The difference is that the place, and the role of Chicanos in that place, has changed. Populations have come and gone. Koreatown is also Oaxacatown. Little Tokyo is hip. Echo Park is expensive. Surburbia is Latino. Hip-hop is the dominant force in pop culture.
The shift is perhaps best registered in De la Loza’s 2002 sound installation at the African American Museum, “Whatcha talkin’ ‘bout"--originally part of her master’s thesis at Cal State Long Beach. De la Loza interviewed her friends, all from her generation, collected their stories and then chopped them into phrases. In an empty gallery room, their voices poured out of numerous stereo speakers.

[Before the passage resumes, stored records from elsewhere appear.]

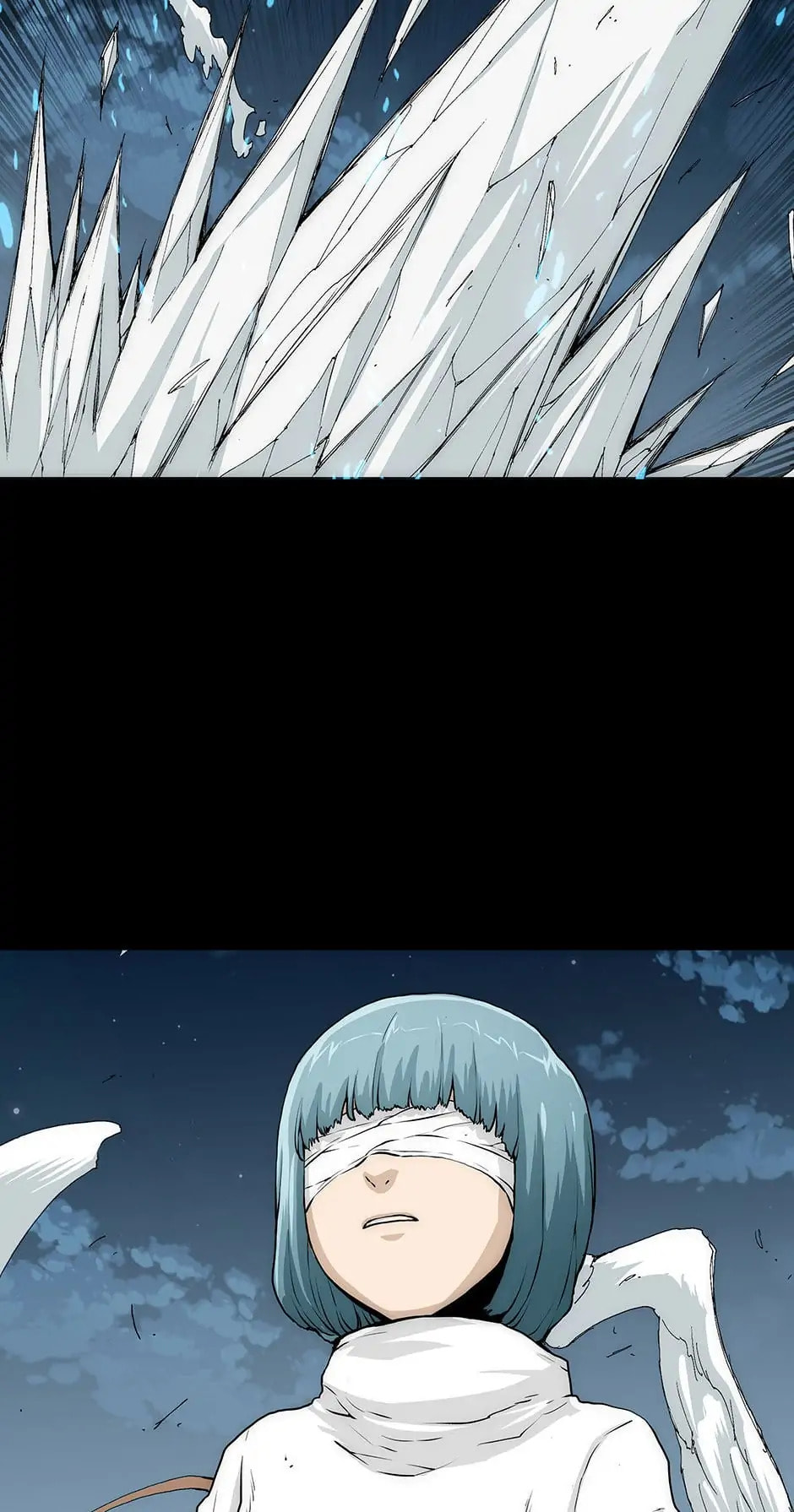 Trace Chapter 28 page 33 - 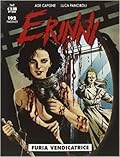 Erinni I: Furia vendicatrice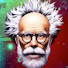 IT0eODAlP2I-channel-avatar-  Prof Simon - Science Filmmaker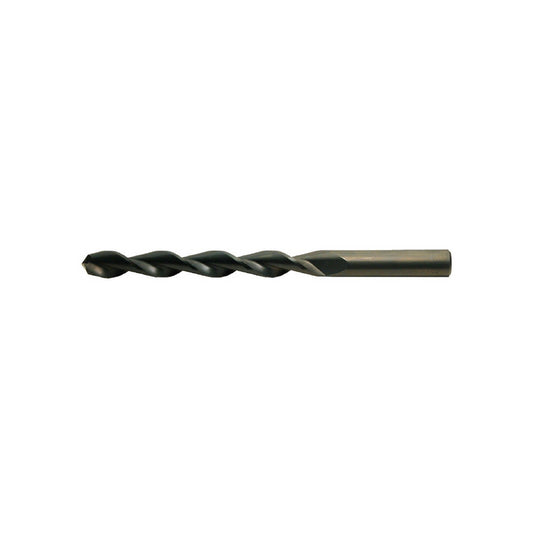 Broca parabolica TiN 17/64 Marca VIKING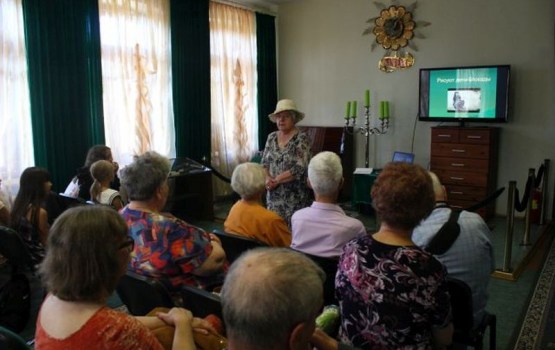 � ������� ���� ������� ���� ������ � ��������� ����������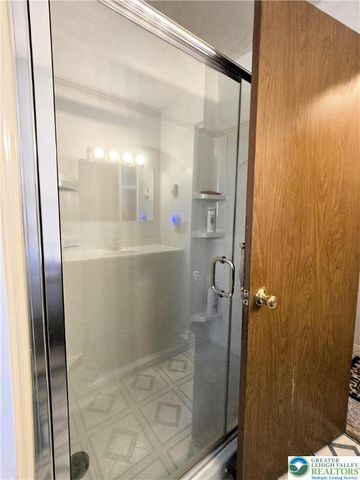 169 Dale Road, Hereford Twp, PA 19504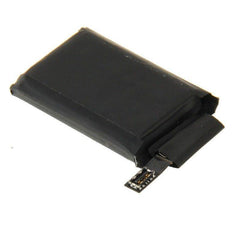 For Apple iWatch Series 1 42mm Battery Internal 246 mAh - Qwikfone.com
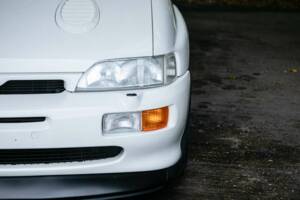 Imagen 37/50 de Ford Escort RS Cosworth (1997)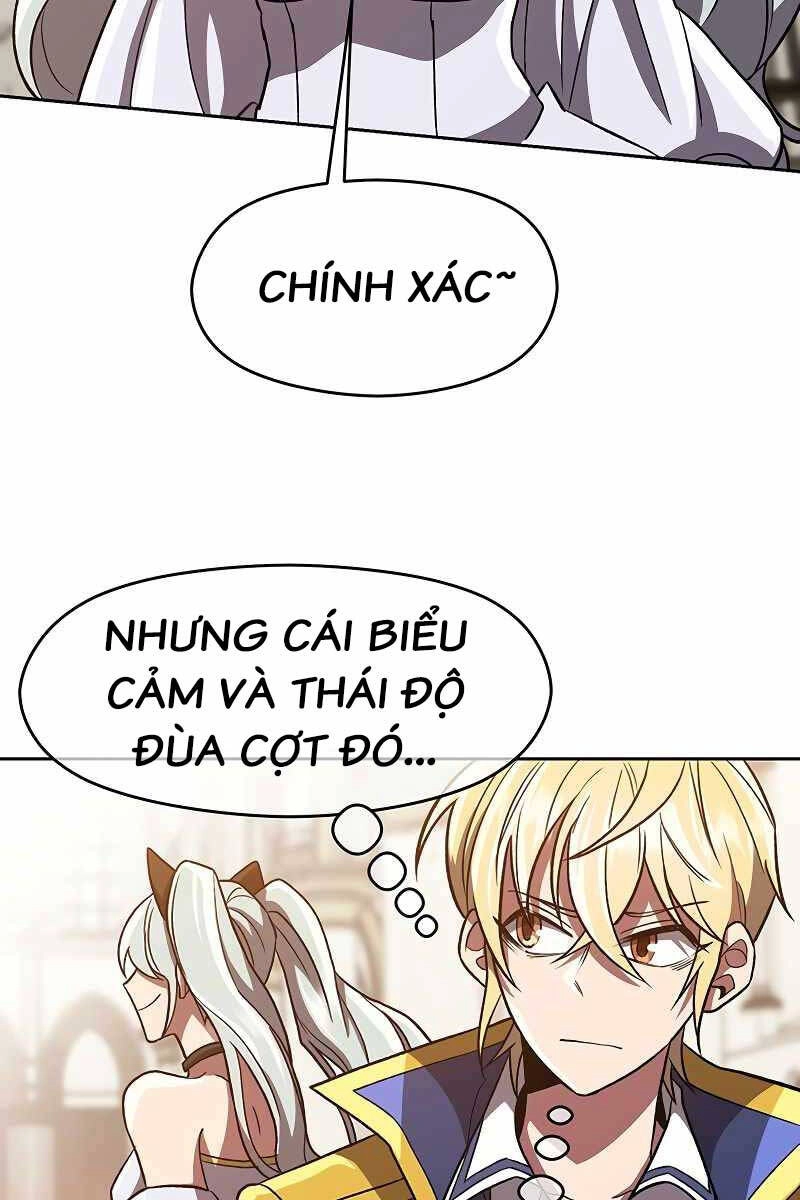 Đại Ma Đạo Sư Hồi Quy Chapter 49 - 8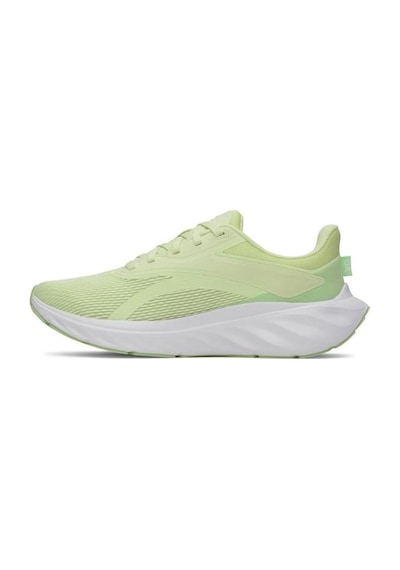 Under Armour Ascend Kadın Yeşil Koşu Ayakkabısı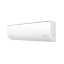 Royal Clima RCI-GLD07HNх3/3TFM-25HN/OUT — фото 3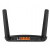 TP-LINK Router MR6500V 4G LTE N300 1WAN 2LAN 1SIM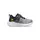 Fila Memory Fast 5 Kids' Shoes, Size: 28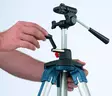 Bosch BT 250 Jalusta - Jalat ja lisävarusteet - 0601096A00 - 3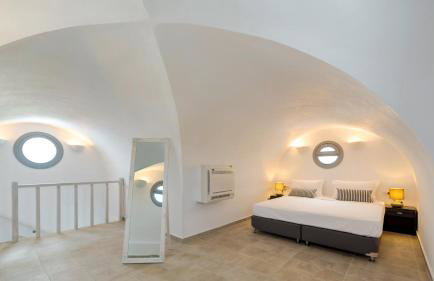 White Harmony Suites - Foto 73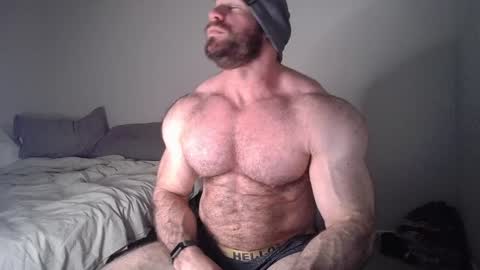 Snapshot of l0v35_2_5p00g3 chatting on 12.28.24 l0v35_2_5p00g3 online show from 12.28.24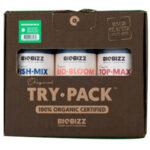 trypack-outdoor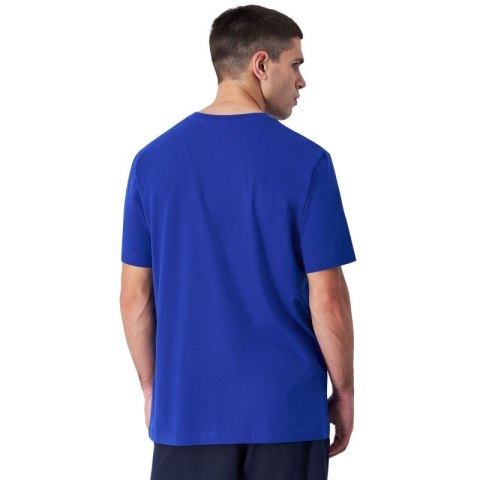 Koszulka Champion SS Tee M 220264 BS008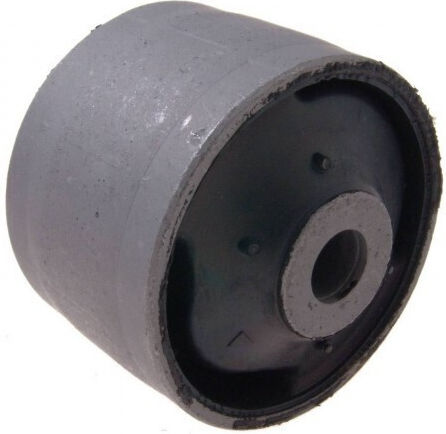 Șurub Bara Spate Honda Capa Ga4 Jp 52385-s50-004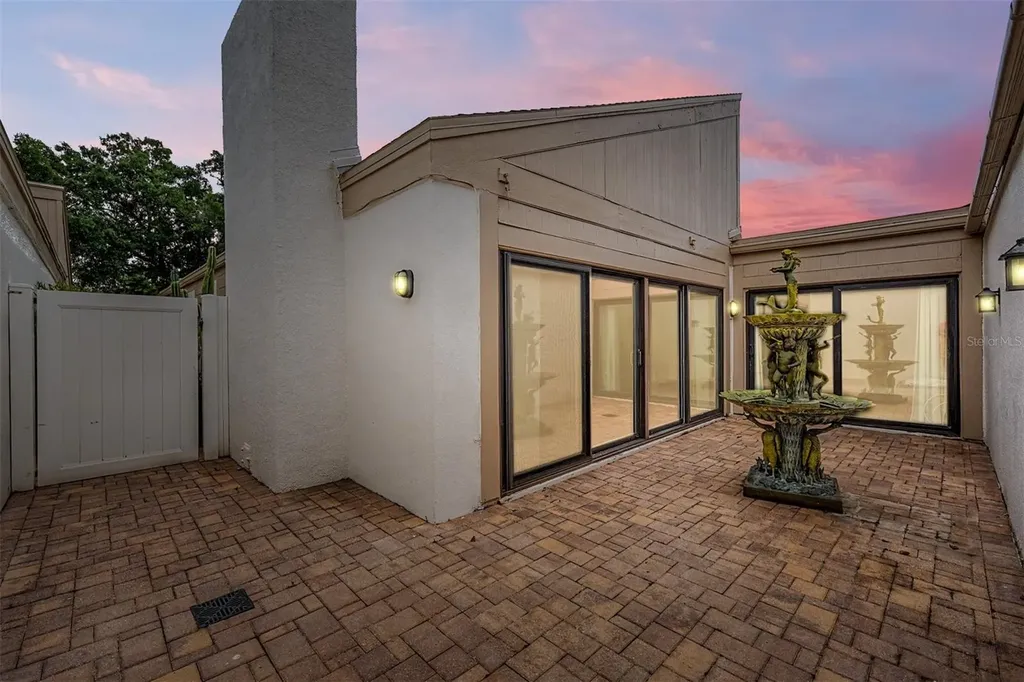 360 S Woodlands Drive Oldsmar FL 34677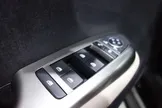 BYD Dolphin - Miniatura 16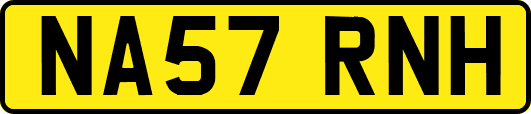 NA57RNH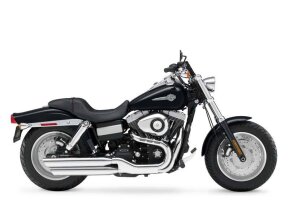 2011 Harley-Davidson Dyna for sale 201506853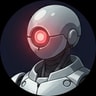 Automaton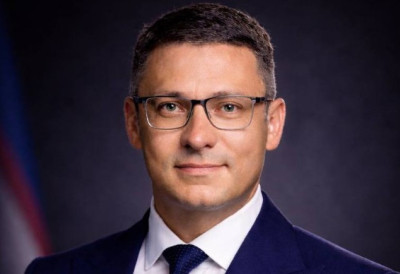 ЂУРЂЕВ: НИЈЕ ЦИЉ САМО НАПАСТИ ВУЧИЋА - циљ је уништити сваку могућност континуитета његове политике!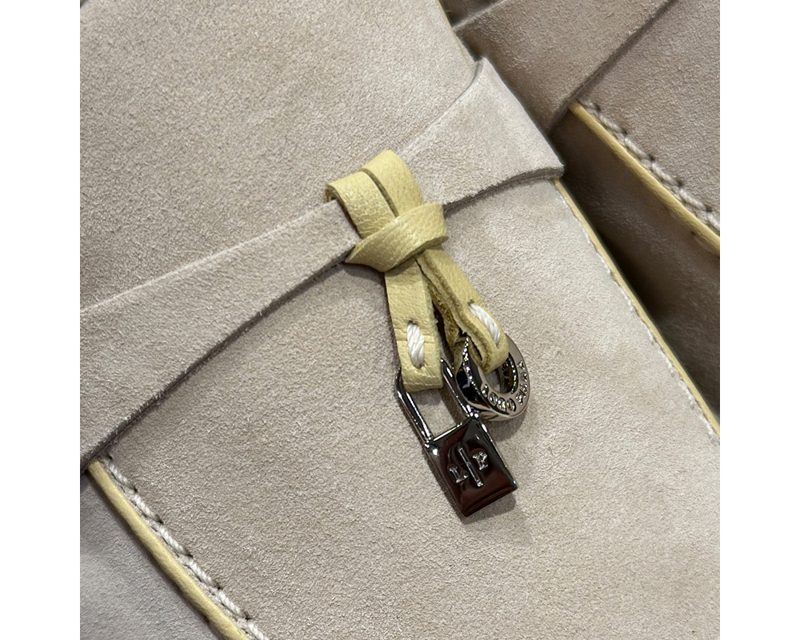 LOROPIANA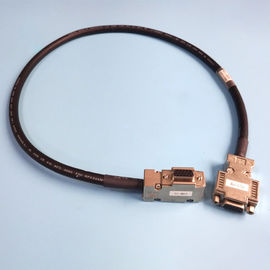 SM320 sensor cable J90831003B FRONT_AREA_SENSOR_CABLE
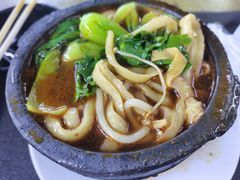 -西单明珠商场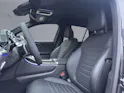 MERCEDES-BENZ GLC-Klasse X254 GLC 220 d AMG Line 4matic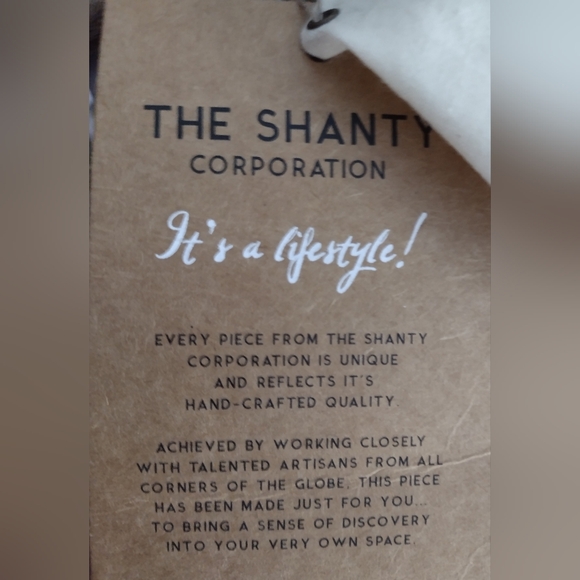 NIB🔥Adorable, Natural Linen, BOHO  Bow-Tie Espadrilles by Shanty🖤 Sz 8 - Picture 7 of 9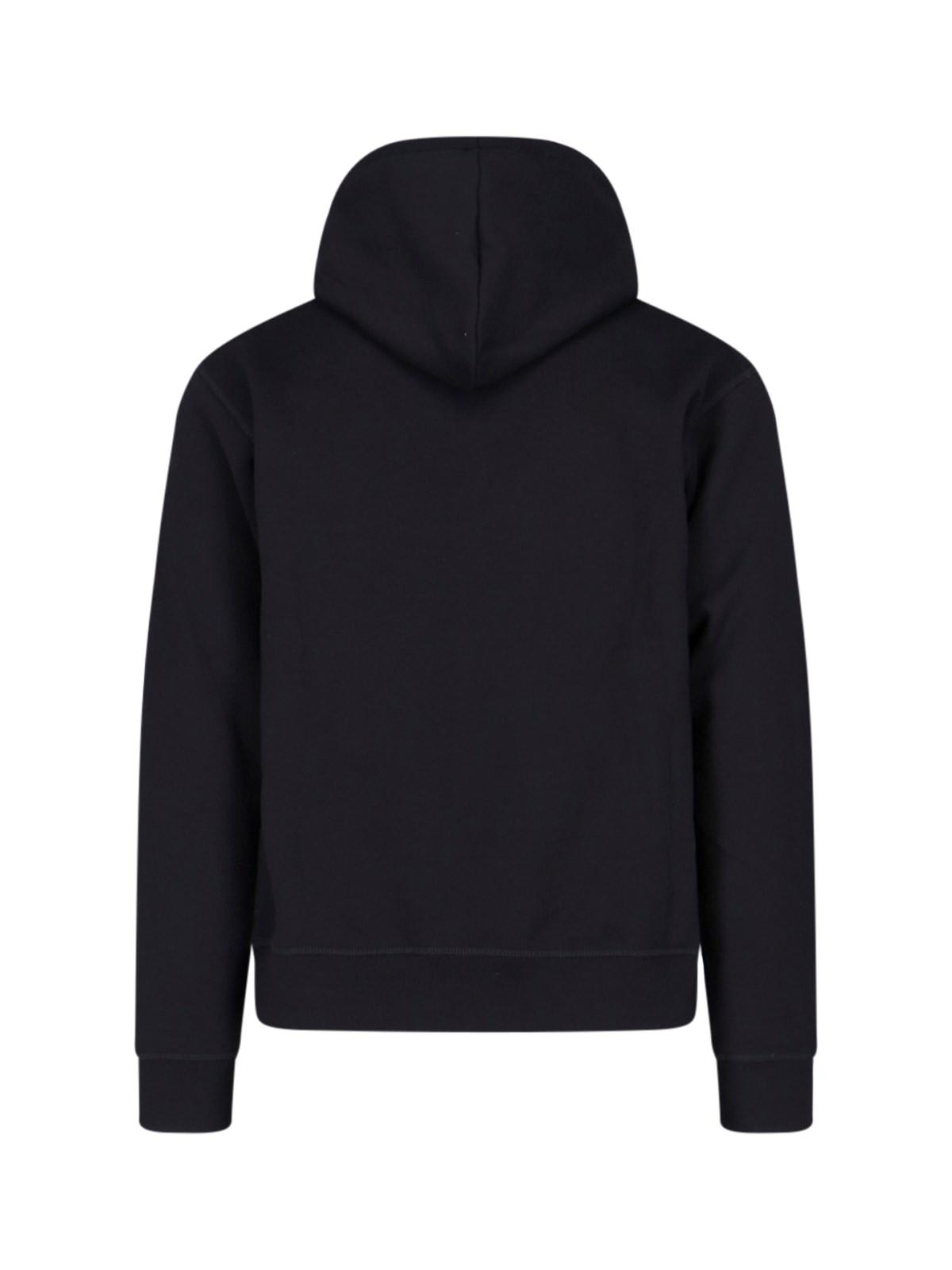 Dsquared2 Sweatshirts In 900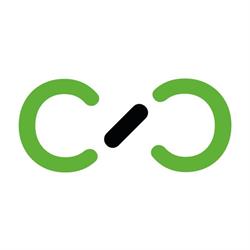 COMPET-E SRL, Bra orari di apertura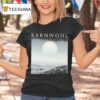 Karnivool Monolith T Shirt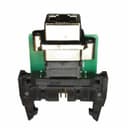 Amphenol MRJ-5580-01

There was the “punk rock dyke Salvadoran MacArthur Park crazy girl,” the environmental activist from Commerce and her friend from UC Berkeley who studied acupuncture. Their stories moved in and out of one another, layered on top of a looped recording of a traditional corrido mixed with hip-hop beats.
“It’s my way of not rehashing what’s been done,” she says. “We live in a very different moment than 30 years ago. I want to find different ways to tell the stories of what I live.”